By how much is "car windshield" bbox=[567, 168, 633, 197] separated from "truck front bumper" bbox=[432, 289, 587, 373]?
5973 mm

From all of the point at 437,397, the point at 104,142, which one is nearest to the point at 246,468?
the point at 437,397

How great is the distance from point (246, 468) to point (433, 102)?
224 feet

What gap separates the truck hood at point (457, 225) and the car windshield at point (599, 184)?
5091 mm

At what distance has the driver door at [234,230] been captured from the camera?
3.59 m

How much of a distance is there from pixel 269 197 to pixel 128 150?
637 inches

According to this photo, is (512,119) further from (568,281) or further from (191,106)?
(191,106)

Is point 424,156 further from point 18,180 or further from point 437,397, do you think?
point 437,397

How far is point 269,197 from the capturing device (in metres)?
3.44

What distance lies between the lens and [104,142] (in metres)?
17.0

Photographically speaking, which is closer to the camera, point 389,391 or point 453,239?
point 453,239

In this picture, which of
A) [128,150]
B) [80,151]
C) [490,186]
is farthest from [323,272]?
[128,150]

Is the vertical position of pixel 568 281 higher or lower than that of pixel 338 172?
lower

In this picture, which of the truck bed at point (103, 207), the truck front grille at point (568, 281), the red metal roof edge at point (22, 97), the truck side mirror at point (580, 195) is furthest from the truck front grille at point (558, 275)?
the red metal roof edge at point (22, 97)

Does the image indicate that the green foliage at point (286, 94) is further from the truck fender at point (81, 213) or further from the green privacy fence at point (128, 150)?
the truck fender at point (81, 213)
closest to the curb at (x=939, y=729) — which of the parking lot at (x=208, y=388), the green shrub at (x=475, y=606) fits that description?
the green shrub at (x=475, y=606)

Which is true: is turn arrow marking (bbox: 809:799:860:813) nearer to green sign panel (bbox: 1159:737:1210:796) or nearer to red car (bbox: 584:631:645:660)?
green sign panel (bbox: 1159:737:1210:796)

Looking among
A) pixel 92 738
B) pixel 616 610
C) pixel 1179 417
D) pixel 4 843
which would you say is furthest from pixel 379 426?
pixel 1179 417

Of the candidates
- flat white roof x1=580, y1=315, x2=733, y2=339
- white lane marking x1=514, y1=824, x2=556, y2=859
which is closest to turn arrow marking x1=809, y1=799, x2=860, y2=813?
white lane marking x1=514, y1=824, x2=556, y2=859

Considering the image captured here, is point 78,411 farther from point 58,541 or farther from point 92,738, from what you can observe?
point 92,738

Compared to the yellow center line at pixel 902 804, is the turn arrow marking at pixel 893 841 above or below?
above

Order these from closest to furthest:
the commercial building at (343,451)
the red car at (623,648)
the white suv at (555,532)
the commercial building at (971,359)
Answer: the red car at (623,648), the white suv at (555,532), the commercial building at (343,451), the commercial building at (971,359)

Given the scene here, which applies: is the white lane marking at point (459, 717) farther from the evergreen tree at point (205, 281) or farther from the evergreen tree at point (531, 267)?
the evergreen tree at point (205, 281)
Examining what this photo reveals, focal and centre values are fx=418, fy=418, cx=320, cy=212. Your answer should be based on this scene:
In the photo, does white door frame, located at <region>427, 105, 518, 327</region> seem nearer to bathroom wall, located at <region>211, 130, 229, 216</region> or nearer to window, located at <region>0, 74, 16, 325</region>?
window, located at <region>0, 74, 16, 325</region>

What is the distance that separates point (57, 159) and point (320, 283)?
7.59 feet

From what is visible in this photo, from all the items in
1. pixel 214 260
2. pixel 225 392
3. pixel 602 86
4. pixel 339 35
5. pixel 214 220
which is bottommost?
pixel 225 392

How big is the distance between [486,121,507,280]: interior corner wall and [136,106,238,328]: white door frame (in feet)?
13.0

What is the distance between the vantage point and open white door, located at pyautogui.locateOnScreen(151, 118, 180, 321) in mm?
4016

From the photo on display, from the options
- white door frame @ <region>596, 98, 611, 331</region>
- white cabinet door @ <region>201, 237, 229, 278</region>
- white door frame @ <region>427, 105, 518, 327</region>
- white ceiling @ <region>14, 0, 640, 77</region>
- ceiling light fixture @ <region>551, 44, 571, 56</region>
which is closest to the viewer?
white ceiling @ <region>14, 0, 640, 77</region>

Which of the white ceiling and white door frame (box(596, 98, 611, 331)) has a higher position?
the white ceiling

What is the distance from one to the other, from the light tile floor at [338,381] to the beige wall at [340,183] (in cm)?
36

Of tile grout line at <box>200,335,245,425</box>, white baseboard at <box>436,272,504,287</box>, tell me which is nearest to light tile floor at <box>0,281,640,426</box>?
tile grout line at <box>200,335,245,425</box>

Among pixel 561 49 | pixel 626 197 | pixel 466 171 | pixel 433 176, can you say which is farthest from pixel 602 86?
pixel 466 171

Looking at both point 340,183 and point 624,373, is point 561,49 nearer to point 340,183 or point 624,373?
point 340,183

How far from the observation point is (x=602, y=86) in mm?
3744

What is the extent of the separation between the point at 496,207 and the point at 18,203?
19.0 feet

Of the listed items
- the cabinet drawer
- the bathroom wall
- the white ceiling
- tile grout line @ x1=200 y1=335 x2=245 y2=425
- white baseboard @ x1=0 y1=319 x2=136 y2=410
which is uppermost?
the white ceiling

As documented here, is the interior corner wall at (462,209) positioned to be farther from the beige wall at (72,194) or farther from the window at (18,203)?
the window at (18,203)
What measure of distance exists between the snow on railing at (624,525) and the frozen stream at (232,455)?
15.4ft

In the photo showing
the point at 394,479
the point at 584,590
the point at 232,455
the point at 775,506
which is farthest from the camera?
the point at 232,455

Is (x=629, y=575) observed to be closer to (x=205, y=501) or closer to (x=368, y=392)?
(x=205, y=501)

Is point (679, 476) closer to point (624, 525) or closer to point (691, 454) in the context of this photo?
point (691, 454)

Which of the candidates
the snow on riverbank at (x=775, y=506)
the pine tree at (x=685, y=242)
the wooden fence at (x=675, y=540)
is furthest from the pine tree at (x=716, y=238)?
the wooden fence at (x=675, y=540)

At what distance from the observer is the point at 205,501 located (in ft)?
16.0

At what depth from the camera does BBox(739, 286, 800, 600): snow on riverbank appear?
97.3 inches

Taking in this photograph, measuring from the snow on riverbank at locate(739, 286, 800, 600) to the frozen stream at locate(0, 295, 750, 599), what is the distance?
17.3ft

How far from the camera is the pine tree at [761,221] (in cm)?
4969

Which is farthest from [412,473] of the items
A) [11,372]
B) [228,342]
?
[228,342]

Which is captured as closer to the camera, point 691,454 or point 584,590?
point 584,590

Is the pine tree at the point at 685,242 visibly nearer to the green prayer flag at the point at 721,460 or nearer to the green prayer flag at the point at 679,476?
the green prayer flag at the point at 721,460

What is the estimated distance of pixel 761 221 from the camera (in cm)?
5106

┄┄┄┄┄┄┄┄┄┄┄┄┄┄┄┄┄┄┄┄

Transcribe every entry exactly.

By how much is "car windshield" bbox=[567, 168, 633, 197] separated from "truck front bumper" bbox=[432, 289, 587, 373]?
5973 mm

From all of the point at 437,397, the point at 104,142, which one is nearest to the point at 246,468?
the point at 437,397

How great is the distance from point (246, 468) to point (433, 102)?
224 feet

What gap separates the truck hood at point (457, 225) and the car windshield at point (599, 184)?
5091 mm

At what distance has the driver door at [234,230] been captured from the camera?
3.59 m

How much of a distance is there from pixel 269 197 to pixel 128 150?
637 inches

According to this photo, is (512,119) further from (568,281) or further from (191,106)?
(191,106)

Is point 424,156 further from point 18,180 or further from point 437,397, do you think?
point 437,397

How far is point 269,197 from the capturing device (in metres)?
3.44

What distance lies between the lens and [104,142] (in metres)?
17.0

Photographically speaking, which is closer to the camera, point 389,391 or point 453,239?
point 453,239

In this picture, which of
A) [128,150]
B) [80,151]
C) [490,186]
is farthest from [323,272]?
[128,150]

Is the vertical position of pixel 568 281 higher or lower than that of pixel 338 172?
lower

In this picture, which of the truck bed at point (103, 207), the truck front grille at point (568, 281), the red metal roof edge at point (22, 97), the truck side mirror at point (580, 195) is furthest from the truck front grille at point (558, 275)?
the red metal roof edge at point (22, 97)

Does the image indicate that the green foliage at point (286, 94) is further from the truck fender at point (81, 213) or further from the green privacy fence at point (128, 150)?
the truck fender at point (81, 213)
closest to the curb at (x=939, y=729) — which of the parking lot at (x=208, y=388), the green shrub at (x=475, y=606) fits that description?
the green shrub at (x=475, y=606)

Which is true: is turn arrow marking (bbox: 809:799:860:813) nearer to green sign panel (bbox: 1159:737:1210:796) or nearer to red car (bbox: 584:631:645:660)?
green sign panel (bbox: 1159:737:1210:796)

Looking among
A) pixel 92 738
B) pixel 616 610
C) pixel 1179 417
D) pixel 4 843
which would you say is furthest from pixel 379 426?
pixel 1179 417

Of the candidates
- flat white roof x1=580, y1=315, x2=733, y2=339
- white lane marking x1=514, y1=824, x2=556, y2=859
which is closest to turn arrow marking x1=809, y1=799, x2=860, y2=813?
white lane marking x1=514, y1=824, x2=556, y2=859

Considering the image captured here, is point 78,411 farther from point 58,541 or farther from point 92,738, from what you can observe?
point 92,738

Compared to the yellow center line at pixel 902 804, is the turn arrow marking at pixel 893 841 above or below?
above

Order these from closest to furthest:
the commercial building at (343,451)
the red car at (623,648)
the white suv at (555,532)
the commercial building at (971,359)
Answer: the red car at (623,648), the white suv at (555,532), the commercial building at (343,451), the commercial building at (971,359)

Given the scene here, which applies: is the white lane marking at point (459, 717) farther from the evergreen tree at point (205, 281) or farther from the evergreen tree at point (531, 267)?
the evergreen tree at point (205, 281)
Examining what this photo reveals, focal and centre values are fx=418, fy=418, cx=320, cy=212. Your answer should be based on this scene:
In the photo, does white door frame, located at <region>427, 105, 518, 327</region> seem nearer to bathroom wall, located at <region>211, 130, 229, 216</region> or nearer to window, located at <region>0, 74, 16, 325</region>?
window, located at <region>0, 74, 16, 325</region>

What is the distance that separates point (57, 159) and point (320, 283)?
7.59 feet

From what is visible in this photo, from all the items in
1. pixel 214 260
2. pixel 225 392
3. pixel 602 86
4. pixel 339 35
5. pixel 214 220
which is bottommost?
pixel 225 392

How big is the distance between [486,121,507,280]: interior corner wall and [136,106,238,328]: white door frame (in feet)?
13.0

What is the distance between the vantage point and open white door, located at pyautogui.locateOnScreen(151, 118, 180, 321) in mm?
4016

From the photo on display, from the options
- white door frame @ <region>596, 98, 611, 331</region>
- white cabinet door @ <region>201, 237, 229, 278</region>
- white door frame @ <region>427, 105, 518, 327</region>
- white ceiling @ <region>14, 0, 640, 77</region>
- ceiling light fixture @ <region>551, 44, 571, 56</region>
which is closest to the viewer?
white ceiling @ <region>14, 0, 640, 77</region>

Which of the white ceiling and white door frame (box(596, 98, 611, 331)) has a higher position?
the white ceiling

What is the distance from one to the other, from the light tile floor at [338,381] to the beige wall at [340,183] (in cm)?
36

Of tile grout line at <box>200,335,245,425</box>, white baseboard at <box>436,272,504,287</box>, tell me which is nearest to light tile floor at <box>0,281,640,426</box>?
tile grout line at <box>200,335,245,425</box>

Among pixel 561 49 | pixel 626 197 | pixel 466 171 | pixel 433 176, can you say which is farthest from pixel 602 86?
pixel 466 171

Looking at both point 340,183 and point 624,373, is point 561,49 nearer to point 340,183 or point 624,373?
point 340,183

How far from the observation point is (x=602, y=86) in mm?
3744

What is the extent of the separation between the point at 496,207 and the point at 18,203?
19.0 feet

Of the listed items
- the cabinet drawer
- the bathroom wall
- the white ceiling
- tile grout line @ x1=200 y1=335 x2=245 y2=425
- white baseboard @ x1=0 y1=319 x2=136 y2=410
which is uppermost?
the white ceiling

As documented here, is the interior corner wall at (462,209) positioned to be farther from the beige wall at (72,194) or farther from the window at (18,203)?
the window at (18,203)
What measure of distance exists between the snow on railing at (624,525) and the frozen stream at (232,455)?
15.4ft

In the photo showing
the point at 394,479
the point at 584,590
the point at 232,455
the point at 775,506
which is farthest from the camera?
the point at 232,455

Is (x=629, y=575) observed to be closer to (x=205, y=501) or closer to (x=368, y=392)?
(x=205, y=501)

Is point (679, 476) closer to point (624, 525) or closer to point (691, 454) in the context of this photo?
point (691, 454)

Which of the candidates
the snow on riverbank at (x=775, y=506)
the pine tree at (x=685, y=242)
the wooden fence at (x=675, y=540)
is furthest from the pine tree at (x=716, y=238)?
the wooden fence at (x=675, y=540)

At what distance from the observer is the point at 205,501 located (in ft)?
16.0

At what depth from the camera does BBox(739, 286, 800, 600): snow on riverbank appear?
97.3 inches

Taking in this photograph, measuring from the snow on riverbank at locate(739, 286, 800, 600) to the frozen stream at locate(0, 295, 750, 599), what is the distance?
17.3ft

How far from the camera is the pine tree at [761,221] (in cm)?
4969

Which is farthest from [412,473] of the items
A) [11,372]
B) [228,342]
?
[228,342]

Which is captured as closer to the camera, point 691,454 or point 584,590?
point 584,590

Is the pine tree at the point at 685,242 visibly nearer to the green prayer flag at the point at 721,460 or nearer to the green prayer flag at the point at 679,476?
the green prayer flag at the point at 721,460

What is the estimated distance of pixel 761 221 from the camera (in cm)?
5106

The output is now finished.